When the COVID pandemic first struck, teachers across the state who had been part of a Universal Design for Learning network found themselves well-prepared and supported when facing the unprecedented challenges. And last year, as schools got ready to return in the midst of the pandemic, some identified a combination of UDL and CPS as being key for them to operate from a stance of hope.
UDL and CPS, though, are not light-lift endeavors. They work best when used on a systems level; they require considerable time to introduce. Schools that aren’t quite up for that yet can turn to small professional development opportunities that still treat teachers as experts in their own rights rather than problems that need to be fixed.
Like these other professionalizing kinds of learning activities, in our study, we didn’t dictate what teachers should do.
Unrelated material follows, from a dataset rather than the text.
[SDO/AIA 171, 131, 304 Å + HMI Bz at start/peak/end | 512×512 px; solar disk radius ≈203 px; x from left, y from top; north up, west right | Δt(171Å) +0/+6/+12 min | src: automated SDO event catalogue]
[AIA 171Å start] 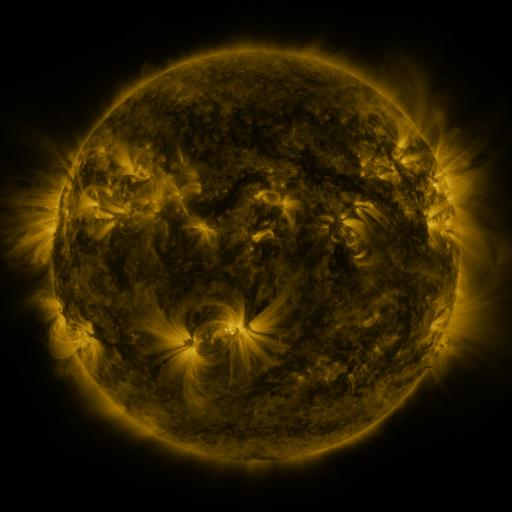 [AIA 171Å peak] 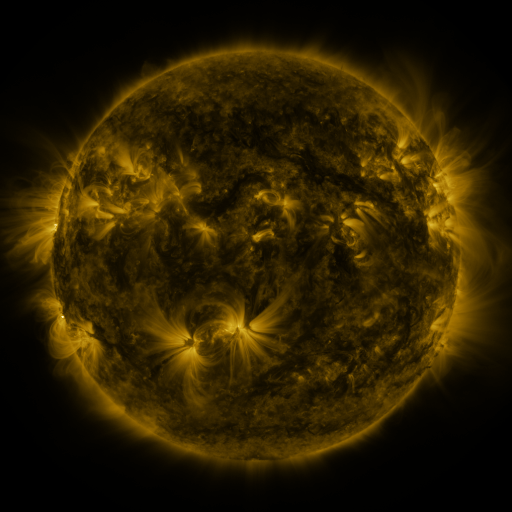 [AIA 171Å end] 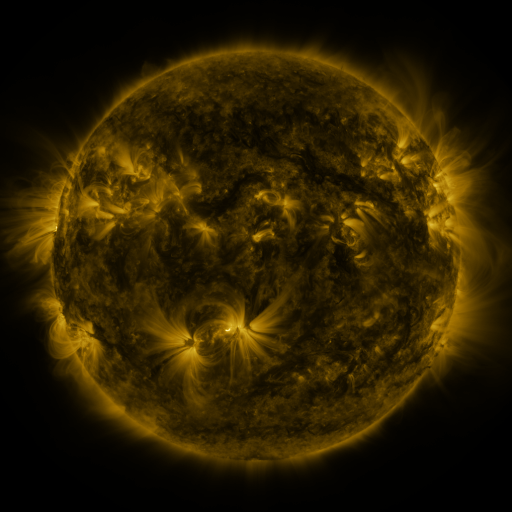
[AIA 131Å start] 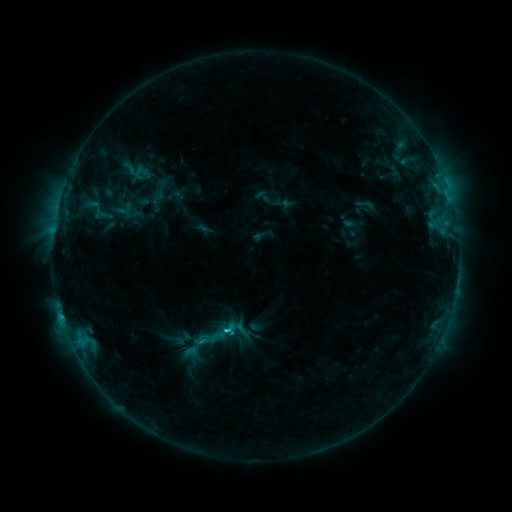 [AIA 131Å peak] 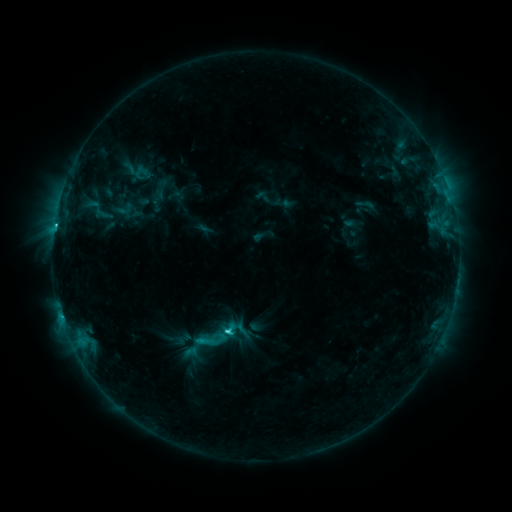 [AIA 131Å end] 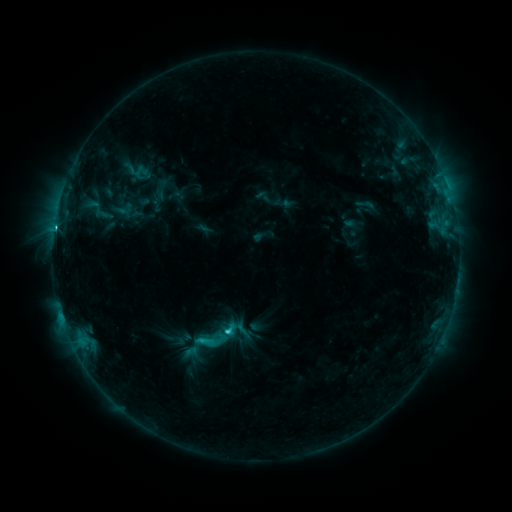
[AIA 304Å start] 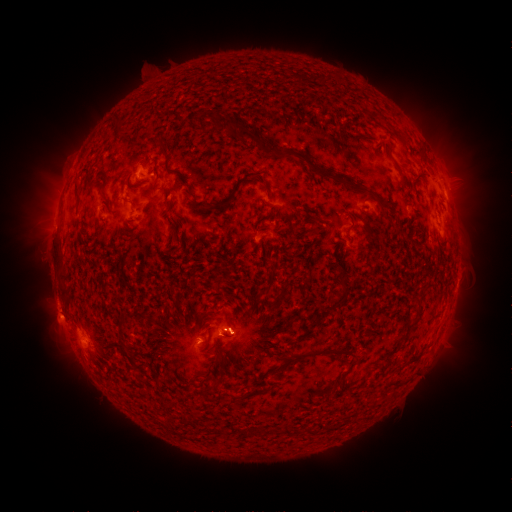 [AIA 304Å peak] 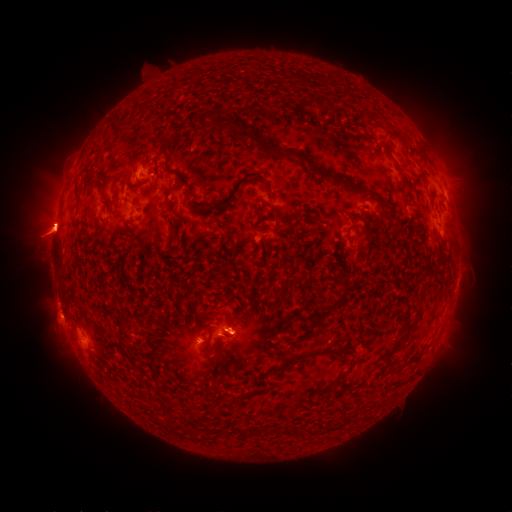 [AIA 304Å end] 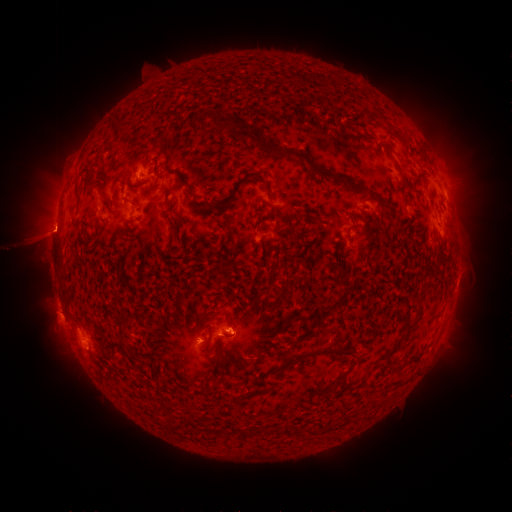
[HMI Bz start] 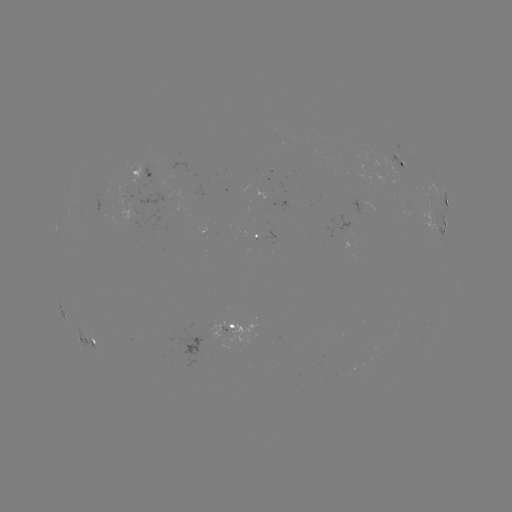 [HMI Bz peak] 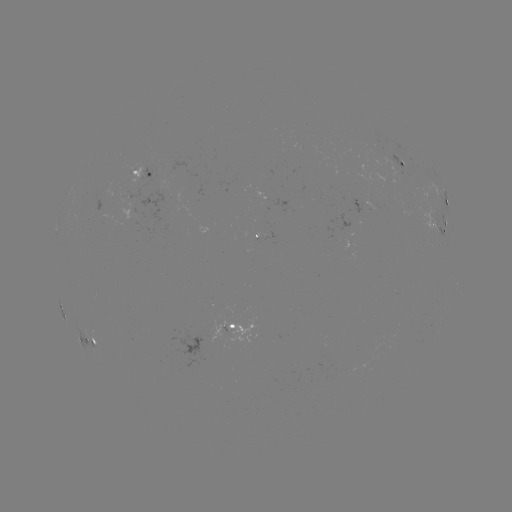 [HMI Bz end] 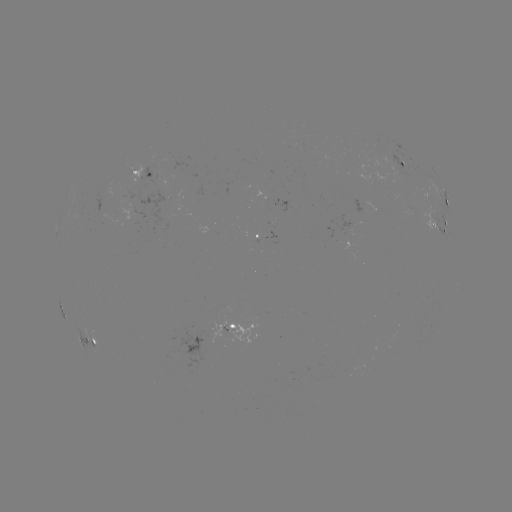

In our workshop, we provided an experience and a tool to teachers that would empower them to make their own professional decisions. Teachers know their context and their students far better than any outside specialist, and navigating individual students’ complex needs will require their professional autonomy.
There are no quick and easy solutions to teacher burnout or demoralization, just as there are no quick and easy fixes to improve student learning or well-being. But even small steps—if they’re the right steps—can make a big difference.
Teachers want to do right by their students. And now more than ever, we need to provide them the professional learning opportunities and supports that empower them to do so.